Page extract:
----------------

FURNITURE
FURNITURE. Far from being of a single style or culture, the first two centuries of furniture made in America reflects the transplanted tastes of many peoples, each beholden to their country of origin, and each restrained by geography and communication.
Colonial Furniture
In seventeenth-and eighteenth-century New England, and farther south along the East Coast, the predominant colonizers were English. The Hudson Valley became Dutch, while Swedes and Germans settled in parts of Pennsylvania. Production was local, mostly utilitarian, and immediate: stools, benches, small tables, and chests with drawers. Furniture construction was simple, medieval, and based on few tools. The resulting shapes were massive, boxy, and mostly without ornament, except for an occasional turning to emphasize leg, rungs, stretchers, and backs. Shallow carving, called "Kerbschnitt," formed geometric bands, leaves, and rosettes, on some flat areas. Later in the seventeenth century, Kerbschnitt became more elaborate. In all the colonies, chairs with straight backs and rush seats were common, and new decorative elements found wide acceptance. Refinements and the latest style came from the mother country and were available in very limited scope to those who could afford it. The Carver chair, a chair honored with the name of the first governor of Plymouth, is an example.
While American colonial furniture was distinctly functional, often serving more than one purpose, simple in design, and heavy looking, it was just as likely to employ Renaissance forms long outmoded in Europe as it was the more up-to-date baroque decorative elements that emphasized carving. As in Europe, the Baroque came in several variations.
As the wealth of the colonies increased, first in the South, so did the demand for quality furniture. A variety of indigenous soft and hardwoods, such as pine, birch, maple, oak, hickory, and later walnut, were easily available to colonial furniture craftsmen. With each boat, new furniture forms arrived, including cane-back, slat-back, and leather-back chairs, as well as upholstered chairs, better known as easy chairs. Counted among the new pieces of useful furniture were tall clocks, high chests with drawers, and storage boxes. Furniture was often named after its area of manufacture, such as the Hartford chests of Connecticut or the Hadley chests of Massachusetts, or it was given a broad, general style-based definition—like Restoration or William and Mary—by later scholars. Construction characteristics included thin drawer linings; dovetail construction; walnut veneers; fruitwoods such as peach, apple and cherry; and chased-brass mounts instead of iron and wooden knobs. Two-tiered cupboards became popular, utilizing carving and turned decoration in the English manner. A new domestic element was the Bible box. With a secure lid, it held a Bible, but also important papers. Where space was available, it often had its own stand. By the mid-eighteenth century, the demand for comfort had grown considerably among newly prospering merchants, resulting in finer homes, with refined interiors and elaborate furnishings. Out went simple, bulky, and functional rural furniture. In came European baroque and rococo styling—elegant urban designs in Queen Anne and Chippendale styles that fit better in the enlarged houses, which now contained a central hall, a dining room, and two parlors, including a formal one with a sofa, chairs, mirror, and several small tables. Each room required specific furniture.

----------------

The tasks:
1 > Which indigenous woods does the furniture history say were easily available to colonial furniture craftsmen?
2 > Rewrite the furniture history passage that begins with the words "While American colonial" and ends after "in several variations.", replacing "Renaissance" with "Gothic".
3 > According to the furniture history, what did the Bible box hold besides a Bible?

Given data:
----------------

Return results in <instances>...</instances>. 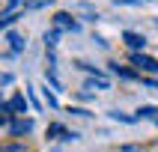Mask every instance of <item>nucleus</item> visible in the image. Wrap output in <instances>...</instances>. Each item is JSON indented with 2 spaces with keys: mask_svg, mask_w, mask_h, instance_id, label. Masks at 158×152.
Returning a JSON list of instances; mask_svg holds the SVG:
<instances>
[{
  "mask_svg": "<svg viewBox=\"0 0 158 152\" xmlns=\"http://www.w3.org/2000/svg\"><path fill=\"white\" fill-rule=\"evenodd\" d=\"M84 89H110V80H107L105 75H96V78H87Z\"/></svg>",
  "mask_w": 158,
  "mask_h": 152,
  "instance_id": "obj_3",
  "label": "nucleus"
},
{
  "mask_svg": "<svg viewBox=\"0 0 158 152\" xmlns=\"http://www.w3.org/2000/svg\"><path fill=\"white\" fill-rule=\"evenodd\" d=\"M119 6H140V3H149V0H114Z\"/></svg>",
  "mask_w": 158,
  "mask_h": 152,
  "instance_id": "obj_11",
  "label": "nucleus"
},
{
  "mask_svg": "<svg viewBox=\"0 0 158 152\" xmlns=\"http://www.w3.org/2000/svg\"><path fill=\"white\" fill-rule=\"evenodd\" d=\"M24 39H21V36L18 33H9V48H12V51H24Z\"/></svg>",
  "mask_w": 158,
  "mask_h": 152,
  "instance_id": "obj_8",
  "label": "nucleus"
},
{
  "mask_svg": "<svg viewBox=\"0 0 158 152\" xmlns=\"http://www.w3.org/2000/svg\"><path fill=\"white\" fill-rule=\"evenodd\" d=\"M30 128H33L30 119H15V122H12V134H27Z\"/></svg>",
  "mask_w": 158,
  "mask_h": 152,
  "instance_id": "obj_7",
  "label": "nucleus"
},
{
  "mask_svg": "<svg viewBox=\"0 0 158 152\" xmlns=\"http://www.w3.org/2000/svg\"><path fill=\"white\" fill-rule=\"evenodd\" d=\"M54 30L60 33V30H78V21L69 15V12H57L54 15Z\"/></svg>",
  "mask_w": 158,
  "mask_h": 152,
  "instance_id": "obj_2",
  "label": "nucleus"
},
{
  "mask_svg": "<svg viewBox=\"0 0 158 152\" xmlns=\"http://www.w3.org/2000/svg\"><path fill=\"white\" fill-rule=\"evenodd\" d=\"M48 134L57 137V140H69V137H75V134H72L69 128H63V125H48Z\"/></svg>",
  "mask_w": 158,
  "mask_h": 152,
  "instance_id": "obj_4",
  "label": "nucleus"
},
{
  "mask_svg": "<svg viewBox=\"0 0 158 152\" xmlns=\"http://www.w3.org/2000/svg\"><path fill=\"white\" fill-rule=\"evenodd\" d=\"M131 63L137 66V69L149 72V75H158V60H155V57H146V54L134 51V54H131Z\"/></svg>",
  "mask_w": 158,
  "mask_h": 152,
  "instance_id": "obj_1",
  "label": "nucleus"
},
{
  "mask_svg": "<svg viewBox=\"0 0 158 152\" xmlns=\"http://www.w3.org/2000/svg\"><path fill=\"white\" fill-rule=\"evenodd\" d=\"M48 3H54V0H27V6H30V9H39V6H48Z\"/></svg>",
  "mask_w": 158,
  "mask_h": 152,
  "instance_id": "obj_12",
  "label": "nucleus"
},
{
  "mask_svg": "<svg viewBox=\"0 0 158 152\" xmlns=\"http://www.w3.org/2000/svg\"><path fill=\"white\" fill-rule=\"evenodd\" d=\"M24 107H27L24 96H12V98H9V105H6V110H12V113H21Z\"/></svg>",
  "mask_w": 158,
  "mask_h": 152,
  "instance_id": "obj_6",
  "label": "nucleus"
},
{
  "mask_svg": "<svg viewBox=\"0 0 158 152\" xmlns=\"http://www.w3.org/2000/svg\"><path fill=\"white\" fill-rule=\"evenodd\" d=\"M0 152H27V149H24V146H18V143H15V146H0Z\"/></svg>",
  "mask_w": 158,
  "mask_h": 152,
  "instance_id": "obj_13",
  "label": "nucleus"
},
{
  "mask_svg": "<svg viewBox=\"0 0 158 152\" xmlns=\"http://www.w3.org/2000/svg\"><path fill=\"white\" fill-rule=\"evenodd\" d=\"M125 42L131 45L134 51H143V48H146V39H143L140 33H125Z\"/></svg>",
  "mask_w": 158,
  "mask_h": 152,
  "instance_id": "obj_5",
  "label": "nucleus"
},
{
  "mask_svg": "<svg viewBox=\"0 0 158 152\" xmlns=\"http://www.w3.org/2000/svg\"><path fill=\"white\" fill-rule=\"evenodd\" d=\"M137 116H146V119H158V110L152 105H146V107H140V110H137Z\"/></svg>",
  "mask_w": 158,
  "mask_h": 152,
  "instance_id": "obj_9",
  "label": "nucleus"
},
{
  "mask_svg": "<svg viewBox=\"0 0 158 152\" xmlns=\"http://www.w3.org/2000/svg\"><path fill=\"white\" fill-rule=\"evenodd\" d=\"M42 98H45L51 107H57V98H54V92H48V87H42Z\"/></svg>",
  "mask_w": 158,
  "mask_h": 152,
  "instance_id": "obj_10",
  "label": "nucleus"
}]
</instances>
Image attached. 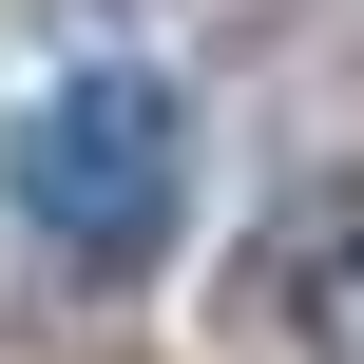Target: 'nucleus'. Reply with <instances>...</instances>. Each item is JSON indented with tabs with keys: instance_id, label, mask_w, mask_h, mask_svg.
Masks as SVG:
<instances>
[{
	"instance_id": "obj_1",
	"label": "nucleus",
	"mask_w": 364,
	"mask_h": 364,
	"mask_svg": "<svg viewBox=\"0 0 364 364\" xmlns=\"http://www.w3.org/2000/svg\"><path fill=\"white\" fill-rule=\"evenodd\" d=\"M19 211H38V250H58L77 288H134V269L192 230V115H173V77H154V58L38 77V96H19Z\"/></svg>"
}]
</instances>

----------------

Per-task answers:
1 > Pine, birch, maple, oak, hickory, and walnut

2 >
While American colonial furniture was distinctly functional, often serving more than one purpose, simple in design, and heavy looking, it was just as likely to employ Gothic forms long outmoded in Europe as it was the more up-to-date baroque decorative elements that emphasized carving. As in Europe, the Baroque came in several variations.

3 > Important papers